И мужчина почесал рукою затылок:

— Да как вам сказать, госпожа, человек-то он неплохой, только уж больно выпивку любит. Держится, держится, а потом как сорвется… Он и сейчас, должно быть, под мухой. Боюсь, дельного разговора у вас с ним не получится…

— И все-таки я попробую.

— Ваша воля, моя госпожа.

Он пошел к выходу, и Аделия вспомнила, что хотела спросить про овец.

— Брэди, а овцы, много ли их осталось, и кто приглядывает за ними? — осведомилась она.

— Они сейчас в поле. Дван, наш пастух, гоняет их каждое утро щипать молодую траву. Сена-то, считай, не осталось, а нового купить не на что… — И вздохнул: — А осталось-то их сущая малость: голов сто, если не меньше. Да и тех, видно, придется продать… Вот только окотятся, так и свезем на ближайшую ярмарку.

Сотня…

А отец говорил ей о целых отарах: мол, Айфорды огородили столько земли, что могут прокормить сотни овец и состричь столько шерсти, что ее и сотней телег не свезти на продажу в Манчестер.

Но сотня…

— Я хотела бы посмотреть на них по возвращении.
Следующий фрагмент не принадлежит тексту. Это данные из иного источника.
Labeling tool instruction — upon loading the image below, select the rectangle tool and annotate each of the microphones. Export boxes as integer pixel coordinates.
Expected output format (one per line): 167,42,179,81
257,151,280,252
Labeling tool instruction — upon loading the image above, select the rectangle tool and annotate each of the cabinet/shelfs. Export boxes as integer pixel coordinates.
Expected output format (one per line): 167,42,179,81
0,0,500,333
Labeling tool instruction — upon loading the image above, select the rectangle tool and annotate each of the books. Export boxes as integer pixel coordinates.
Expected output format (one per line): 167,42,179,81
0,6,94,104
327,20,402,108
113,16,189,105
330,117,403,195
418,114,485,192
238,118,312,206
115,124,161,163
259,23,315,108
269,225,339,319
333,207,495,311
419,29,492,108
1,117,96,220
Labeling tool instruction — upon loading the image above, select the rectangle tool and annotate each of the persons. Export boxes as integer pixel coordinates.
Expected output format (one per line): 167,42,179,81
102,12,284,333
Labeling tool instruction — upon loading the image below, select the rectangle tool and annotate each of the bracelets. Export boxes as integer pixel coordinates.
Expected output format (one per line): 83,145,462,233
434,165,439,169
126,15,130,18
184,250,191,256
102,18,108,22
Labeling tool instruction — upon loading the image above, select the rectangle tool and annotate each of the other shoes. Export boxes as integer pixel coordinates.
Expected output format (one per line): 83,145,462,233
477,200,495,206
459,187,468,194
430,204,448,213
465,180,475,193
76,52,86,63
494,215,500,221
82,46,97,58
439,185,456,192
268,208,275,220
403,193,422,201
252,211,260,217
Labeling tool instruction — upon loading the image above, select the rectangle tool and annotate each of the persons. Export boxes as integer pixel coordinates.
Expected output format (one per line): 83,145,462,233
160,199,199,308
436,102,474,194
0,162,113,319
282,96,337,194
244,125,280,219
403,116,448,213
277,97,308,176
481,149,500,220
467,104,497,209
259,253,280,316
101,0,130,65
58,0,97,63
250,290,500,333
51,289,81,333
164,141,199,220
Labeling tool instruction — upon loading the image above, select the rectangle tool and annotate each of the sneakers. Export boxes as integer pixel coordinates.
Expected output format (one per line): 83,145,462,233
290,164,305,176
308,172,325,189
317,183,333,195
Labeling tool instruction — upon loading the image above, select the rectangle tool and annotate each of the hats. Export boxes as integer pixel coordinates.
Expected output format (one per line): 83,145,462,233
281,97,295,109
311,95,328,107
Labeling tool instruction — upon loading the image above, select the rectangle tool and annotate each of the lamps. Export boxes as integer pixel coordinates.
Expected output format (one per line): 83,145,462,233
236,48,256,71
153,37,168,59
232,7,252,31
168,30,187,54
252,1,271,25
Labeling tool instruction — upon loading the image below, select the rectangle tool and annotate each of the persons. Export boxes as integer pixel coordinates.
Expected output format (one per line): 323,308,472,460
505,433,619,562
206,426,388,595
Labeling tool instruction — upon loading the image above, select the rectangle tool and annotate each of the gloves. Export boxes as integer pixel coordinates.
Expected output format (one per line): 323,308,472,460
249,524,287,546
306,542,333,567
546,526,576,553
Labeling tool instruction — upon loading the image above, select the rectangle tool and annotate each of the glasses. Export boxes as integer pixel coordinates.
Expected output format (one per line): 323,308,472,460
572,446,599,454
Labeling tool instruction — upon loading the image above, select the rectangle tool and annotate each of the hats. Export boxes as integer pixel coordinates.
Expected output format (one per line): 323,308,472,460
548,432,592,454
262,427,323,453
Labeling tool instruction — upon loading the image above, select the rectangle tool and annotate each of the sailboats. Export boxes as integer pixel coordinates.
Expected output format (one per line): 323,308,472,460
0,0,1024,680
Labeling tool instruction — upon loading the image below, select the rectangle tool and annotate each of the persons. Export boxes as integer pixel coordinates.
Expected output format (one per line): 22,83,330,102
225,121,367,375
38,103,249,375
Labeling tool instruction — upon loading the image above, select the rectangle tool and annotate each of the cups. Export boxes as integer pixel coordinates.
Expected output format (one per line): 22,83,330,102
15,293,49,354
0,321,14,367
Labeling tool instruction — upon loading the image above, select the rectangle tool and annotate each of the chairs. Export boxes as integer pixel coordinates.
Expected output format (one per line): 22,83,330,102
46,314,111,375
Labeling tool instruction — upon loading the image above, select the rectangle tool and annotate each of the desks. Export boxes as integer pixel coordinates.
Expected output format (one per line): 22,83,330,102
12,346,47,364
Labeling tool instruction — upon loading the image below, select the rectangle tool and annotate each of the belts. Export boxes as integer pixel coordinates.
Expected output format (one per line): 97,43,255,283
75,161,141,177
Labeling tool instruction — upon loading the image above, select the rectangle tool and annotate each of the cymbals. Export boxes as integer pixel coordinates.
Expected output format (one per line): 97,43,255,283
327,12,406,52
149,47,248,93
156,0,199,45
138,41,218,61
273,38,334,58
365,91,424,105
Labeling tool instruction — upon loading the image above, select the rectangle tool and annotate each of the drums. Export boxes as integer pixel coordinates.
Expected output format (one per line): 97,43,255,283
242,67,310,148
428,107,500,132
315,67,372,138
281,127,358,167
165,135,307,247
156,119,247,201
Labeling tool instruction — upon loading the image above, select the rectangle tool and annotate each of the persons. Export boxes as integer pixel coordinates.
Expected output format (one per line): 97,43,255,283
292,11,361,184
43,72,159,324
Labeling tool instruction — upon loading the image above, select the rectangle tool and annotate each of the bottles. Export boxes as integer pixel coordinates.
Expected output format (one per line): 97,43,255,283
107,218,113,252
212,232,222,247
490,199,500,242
— Буду рад свести вас в овчарню. Дван, коли в настроении будет, с каждой вас познакомит… Он имена им дает, словно людям, — усмехнулся мужчина, — и беседует, как с людьми. Странный он человек, но заботливый… — И придерживая перед хозяйкой взнузданного коня: — Возвращайтесь скорее! Глэнис курицу зарубила, ради вас очень старается. Ради вас и младенчика… Славная новость, — заключил он с улыбкой.

Его слова кольнули Аделию беспокойством: лучше бы им не знать, что она носит ребенка. Вон как радуются, словно родному дитяте, а она его не оставит…

Все в ней противились этому.

Вот и к старухе хочет заехать… Как раз по пути. Тянуть с этим делом не стоит: чем больше срок, тем тяжелее младенчика сбросить, она еще от материной повитухи слыхала. Подслушала, когда они с ней говорили…

И потому, еще раз выслушав наставление, как отыскать дом бывшего управляющего, она вывела коня на дорогу. Пустила бы его вскачь, да расшибиться боялась, вылетев из неудобного дамского седла… Мужское ей всегда нравилось больше, но мать строго-настрого запретила пользоваться таким, едва стукнуло ей одиннадцать.

А теперь ей двадцать один…

Апрель выдался нынче теплым, как никогда: лесные опушки расцветились маргаритками и головками распускающихся одуванчиков, в кронах деревьев щебетали малиновки и воробьи, сновали трудолюбивые пчелы.